:: Article ::
Hines v. State

140 Ark. 13 | Ark. | 1919

HAET, J.,

(after stating the facts). (1) It is insisted by counsel for the defendant that the court erred in giving instruction No. 9, which is as follows: ‘ ‘ The killing being proved, the burden of proving circumstances of mitigation that justify or excuse the homicide shall devolve on the accused, unless by proof on the part of the prosecution it is sufficiently manifest that the offense only amounted to manslaughter, or that the accused was justified or excused in committing the homicide.”

There was no error in giving this instruction. The instruction as given is a copy of section 1765 of Kirby’s Digest. The killing of Mackley by the defendant was both proved and admitted, and the statute is applicable and makes it devolve on the defendant to prove circumstances in justification or excuse. In other instructions the court plainly instructed the jury that the burden was on the State to prove the defendant’s guilt beyond a reasonable doubt. The jury were fully and fairly instructed on the question of reasonable doubt in other instructions given by the court, and in this way the rights of the' defendant were entirely safeguarded: Tignor v. State, 76 Ark. 489; Johnson v. State, 120 Ark. 193, and Turner v. State, 128 Ark. 565. So it will be seen that the jury understood from the instructions of the court that, although the burden of proving acts of mitigation or justification devolved on the accused, it was sufficient for him to show facts which would raise in the minds of the jury a reasonable doubt as to his guilt.

(2) It is next insisted that the court erred in giving instruction No. 11, which is as follows: “If you believe from the evidence in this case that the defendant, armed with a deadly weapon, sought the deceased with a felonious intent to kill him, or sought or brought on, or voluntarily entered into the difficulty with deceased with the felonious intent to take his life, then the defendant can not invoke the law of self-defense, no matter how imminent the peril in which he found himself placed. ’ ’

It is claimed by counsel for the defendant that there is no testimony upon which to predicate this instruction. The evidence shows that the defendant and the wife of the deceased had a controversy over the delivery of some flowers on the day before the killing. According to the defendant’s own testimony, he anticipated further trouble with the parties about the flowers and for that reason armed himself with a pistol. When he first went into the store and before the deceased had time to write his name upon the express book, the defendant demanded of him an apology for the way he had treated him the day before. From these facts and others appearing in the statement of facts there was abundant evidence upon which to predicate the instruction.

3. It is next insisted that the court erred in refusing to give instruction No. 1, asked by the defendant. The instruction is as follows: ‘ ‘ The fact that defendant procured a pistol and went to deceased’s place of business armed is a circumstance that the jury may consider in determining what was his purpose and intention in going there; but, after considering all the testimony in the case, if you believe he went there not for the purpose of engaging in a difficulty with deceased, hut in the discharge of the duties of his employment, and that he armed himself for protection only while in the performance of such duties, then the fact that he had armed himself would not cut off his right of self-defense.”

:: Record list ::
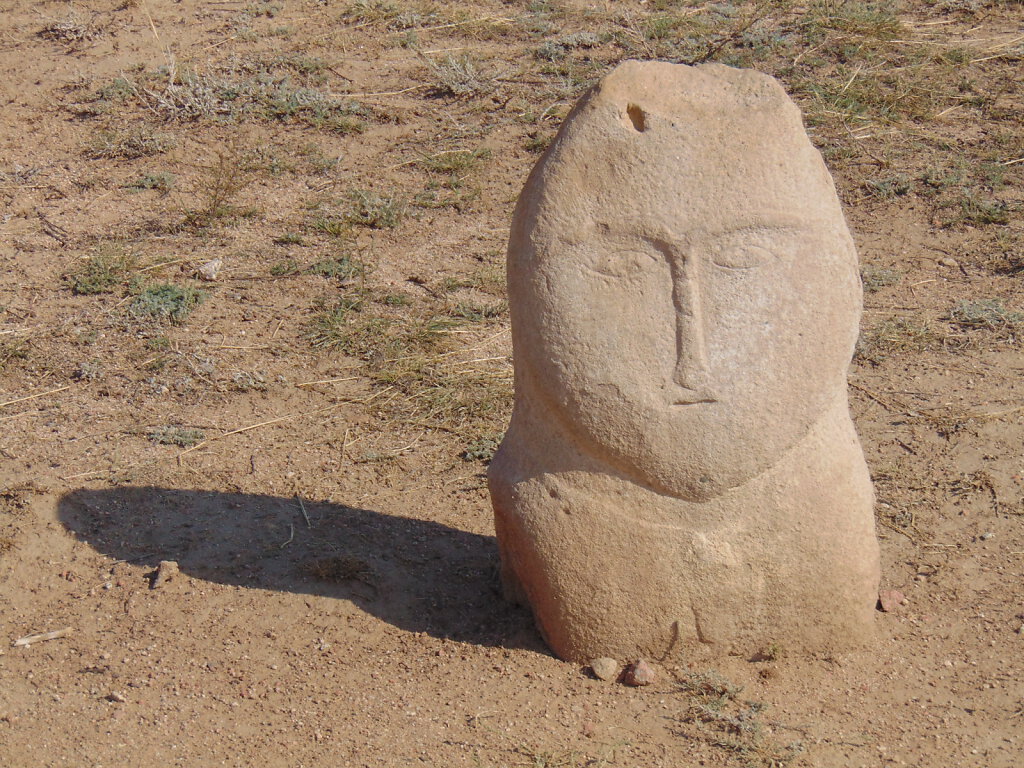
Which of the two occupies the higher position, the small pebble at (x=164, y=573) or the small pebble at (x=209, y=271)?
the small pebble at (x=209, y=271)

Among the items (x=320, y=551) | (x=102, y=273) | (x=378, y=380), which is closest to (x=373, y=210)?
(x=102, y=273)

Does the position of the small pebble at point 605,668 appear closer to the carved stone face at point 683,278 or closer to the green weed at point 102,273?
the carved stone face at point 683,278

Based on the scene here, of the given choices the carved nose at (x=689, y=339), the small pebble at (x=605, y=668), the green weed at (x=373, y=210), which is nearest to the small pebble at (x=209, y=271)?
the green weed at (x=373, y=210)

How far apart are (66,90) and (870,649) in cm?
650

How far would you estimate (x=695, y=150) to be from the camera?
306 cm

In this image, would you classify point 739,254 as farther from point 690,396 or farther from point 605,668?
point 605,668

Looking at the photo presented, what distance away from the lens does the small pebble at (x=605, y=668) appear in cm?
340

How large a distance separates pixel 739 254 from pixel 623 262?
29 cm

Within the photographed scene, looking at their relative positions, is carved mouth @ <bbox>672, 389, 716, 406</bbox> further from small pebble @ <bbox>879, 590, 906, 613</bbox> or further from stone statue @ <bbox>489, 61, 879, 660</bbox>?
small pebble @ <bbox>879, 590, 906, 613</bbox>

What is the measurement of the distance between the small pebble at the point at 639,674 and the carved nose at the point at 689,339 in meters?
0.81

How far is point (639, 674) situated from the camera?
133 inches

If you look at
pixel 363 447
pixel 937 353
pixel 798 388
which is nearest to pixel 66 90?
pixel 363 447

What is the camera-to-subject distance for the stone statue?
308 cm

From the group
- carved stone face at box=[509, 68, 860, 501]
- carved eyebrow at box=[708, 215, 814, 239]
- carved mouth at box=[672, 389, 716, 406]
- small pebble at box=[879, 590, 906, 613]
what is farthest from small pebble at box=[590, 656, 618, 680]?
carved eyebrow at box=[708, 215, 814, 239]
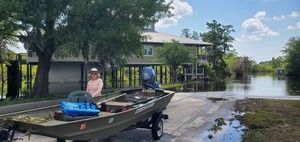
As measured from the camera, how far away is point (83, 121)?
4.95 metres

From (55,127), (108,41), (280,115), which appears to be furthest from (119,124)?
(108,41)

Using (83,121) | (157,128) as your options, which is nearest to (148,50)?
(157,128)

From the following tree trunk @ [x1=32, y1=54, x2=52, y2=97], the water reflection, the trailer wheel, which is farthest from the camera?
the water reflection

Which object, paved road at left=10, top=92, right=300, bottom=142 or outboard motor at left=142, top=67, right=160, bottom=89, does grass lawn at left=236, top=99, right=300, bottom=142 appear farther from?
outboard motor at left=142, top=67, right=160, bottom=89

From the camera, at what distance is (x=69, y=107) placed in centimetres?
→ 560

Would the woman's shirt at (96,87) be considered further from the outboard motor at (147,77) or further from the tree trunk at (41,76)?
the tree trunk at (41,76)

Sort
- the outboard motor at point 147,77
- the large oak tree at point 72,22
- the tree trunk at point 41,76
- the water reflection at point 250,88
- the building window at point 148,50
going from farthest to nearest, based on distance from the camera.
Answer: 1. the building window at point 148,50
2. the water reflection at point 250,88
3. the tree trunk at point 41,76
4. the large oak tree at point 72,22
5. the outboard motor at point 147,77

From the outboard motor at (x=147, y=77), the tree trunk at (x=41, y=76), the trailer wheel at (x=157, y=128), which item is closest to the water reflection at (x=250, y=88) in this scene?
the tree trunk at (x=41, y=76)

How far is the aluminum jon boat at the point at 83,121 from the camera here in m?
4.75

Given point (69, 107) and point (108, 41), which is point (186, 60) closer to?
point (108, 41)

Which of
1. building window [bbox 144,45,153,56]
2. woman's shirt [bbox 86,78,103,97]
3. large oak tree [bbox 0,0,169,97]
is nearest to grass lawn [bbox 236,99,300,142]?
woman's shirt [bbox 86,78,103,97]

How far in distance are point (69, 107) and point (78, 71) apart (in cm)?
2087

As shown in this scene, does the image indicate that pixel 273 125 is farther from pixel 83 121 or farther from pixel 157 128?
pixel 83 121

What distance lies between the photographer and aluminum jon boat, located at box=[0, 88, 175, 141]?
475 cm
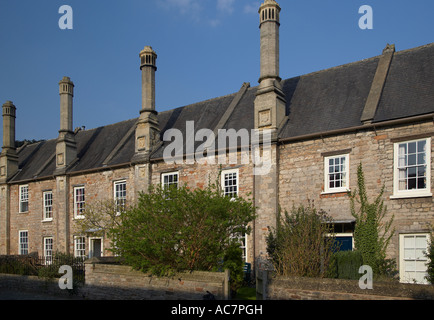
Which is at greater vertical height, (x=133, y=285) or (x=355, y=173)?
(x=355, y=173)

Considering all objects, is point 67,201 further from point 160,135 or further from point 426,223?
point 426,223

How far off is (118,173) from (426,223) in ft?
54.4

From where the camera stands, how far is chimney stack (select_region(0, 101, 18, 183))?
1265 inches

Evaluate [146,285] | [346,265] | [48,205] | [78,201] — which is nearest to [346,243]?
[346,265]

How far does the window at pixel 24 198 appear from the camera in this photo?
99.4 feet

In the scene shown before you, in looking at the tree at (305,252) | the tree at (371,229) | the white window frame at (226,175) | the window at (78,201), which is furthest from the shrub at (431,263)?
the window at (78,201)

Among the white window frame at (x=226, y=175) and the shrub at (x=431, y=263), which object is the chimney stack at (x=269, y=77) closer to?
the white window frame at (x=226, y=175)

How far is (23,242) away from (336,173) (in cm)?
2346

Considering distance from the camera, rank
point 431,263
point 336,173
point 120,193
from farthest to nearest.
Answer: point 120,193 < point 336,173 < point 431,263

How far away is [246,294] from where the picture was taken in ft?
49.2

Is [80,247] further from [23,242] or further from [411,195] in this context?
[411,195]

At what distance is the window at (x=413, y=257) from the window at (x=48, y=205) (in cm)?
2220

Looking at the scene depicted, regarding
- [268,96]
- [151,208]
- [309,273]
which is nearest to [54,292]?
[151,208]

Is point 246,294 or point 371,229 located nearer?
point 246,294
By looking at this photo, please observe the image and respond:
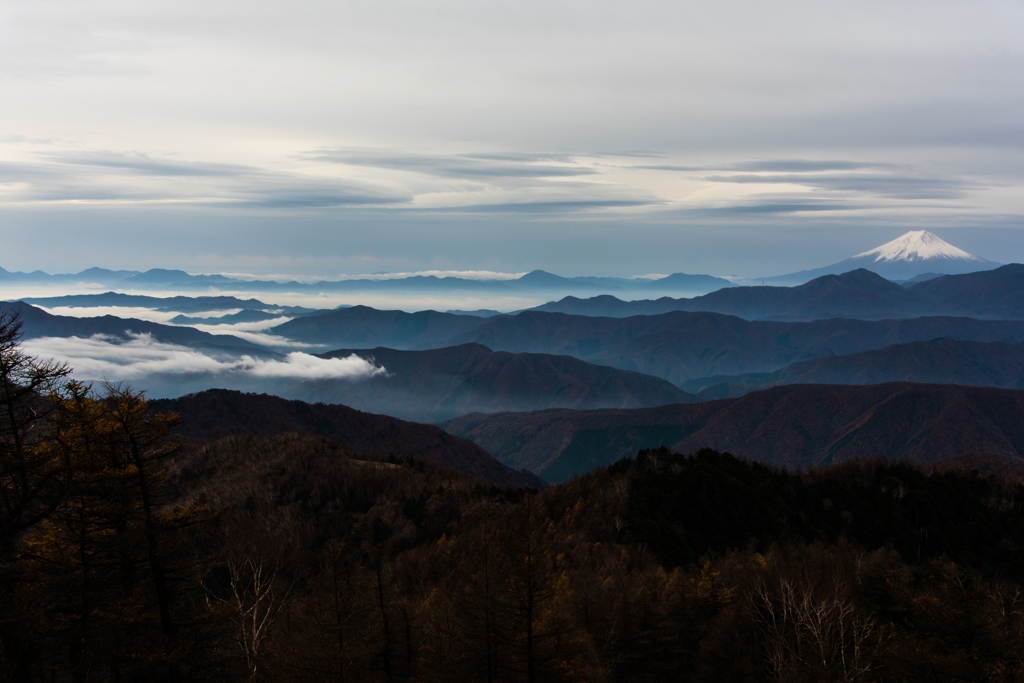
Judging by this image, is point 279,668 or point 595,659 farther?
point 595,659

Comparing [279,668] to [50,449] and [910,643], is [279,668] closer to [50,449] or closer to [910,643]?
[50,449]

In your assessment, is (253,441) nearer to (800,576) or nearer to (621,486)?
(621,486)

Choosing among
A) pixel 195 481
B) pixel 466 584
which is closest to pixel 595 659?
pixel 466 584

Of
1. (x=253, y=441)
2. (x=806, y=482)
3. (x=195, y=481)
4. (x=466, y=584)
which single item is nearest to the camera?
(x=466, y=584)

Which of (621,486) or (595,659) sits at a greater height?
(595,659)

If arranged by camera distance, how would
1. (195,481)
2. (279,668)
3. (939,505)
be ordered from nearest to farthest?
(279,668) → (939,505) → (195,481)

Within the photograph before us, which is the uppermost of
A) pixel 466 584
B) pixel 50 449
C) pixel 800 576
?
pixel 50 449
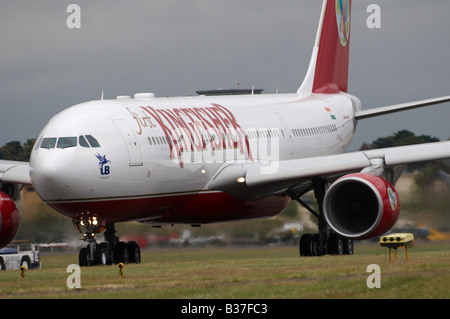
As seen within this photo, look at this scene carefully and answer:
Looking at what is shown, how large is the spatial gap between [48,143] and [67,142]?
41 centimetres

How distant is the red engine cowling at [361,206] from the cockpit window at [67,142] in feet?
18.5

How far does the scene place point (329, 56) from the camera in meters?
40.3

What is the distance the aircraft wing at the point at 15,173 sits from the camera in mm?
30922

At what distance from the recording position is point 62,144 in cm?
2569

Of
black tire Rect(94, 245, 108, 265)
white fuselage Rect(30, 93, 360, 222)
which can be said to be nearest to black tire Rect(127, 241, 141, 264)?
white fuselage Rect(30, 93, 360, 222)

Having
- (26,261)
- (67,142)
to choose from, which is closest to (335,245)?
(67,142)

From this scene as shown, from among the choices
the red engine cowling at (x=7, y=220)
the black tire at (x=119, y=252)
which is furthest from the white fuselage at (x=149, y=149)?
the red engine cowling at (x=7, y=220)

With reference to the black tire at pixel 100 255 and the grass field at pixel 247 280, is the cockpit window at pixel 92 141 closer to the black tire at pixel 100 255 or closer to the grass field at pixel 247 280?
the grass field at pixel 247 280

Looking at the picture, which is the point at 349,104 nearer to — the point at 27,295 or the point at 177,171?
the point at 177,171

:: Task to complete ::
Continue the Hines v. State opinion from its last sentence.

:: Task answer ::
The court did give instruction No. 2, which is as follows: “The fact that defendant procured a pistol and went to deceased’s place of business is a circumstance that the jury may consider in determining what was his purpose and intention in going there; but, after considering all the testimony in the case, if you believe he went there, not for the purpose of engaging in a difficulty with deceased, but in the discharge of the duties of his employment, or to settle peaceably with him a misunderstanding or ill feelings between them, or between him and deceased’s wife, and that he armed himself for protection only while trying to carry out such purpose, then the fact that he had armed himself would not cut off his right of self-defense.”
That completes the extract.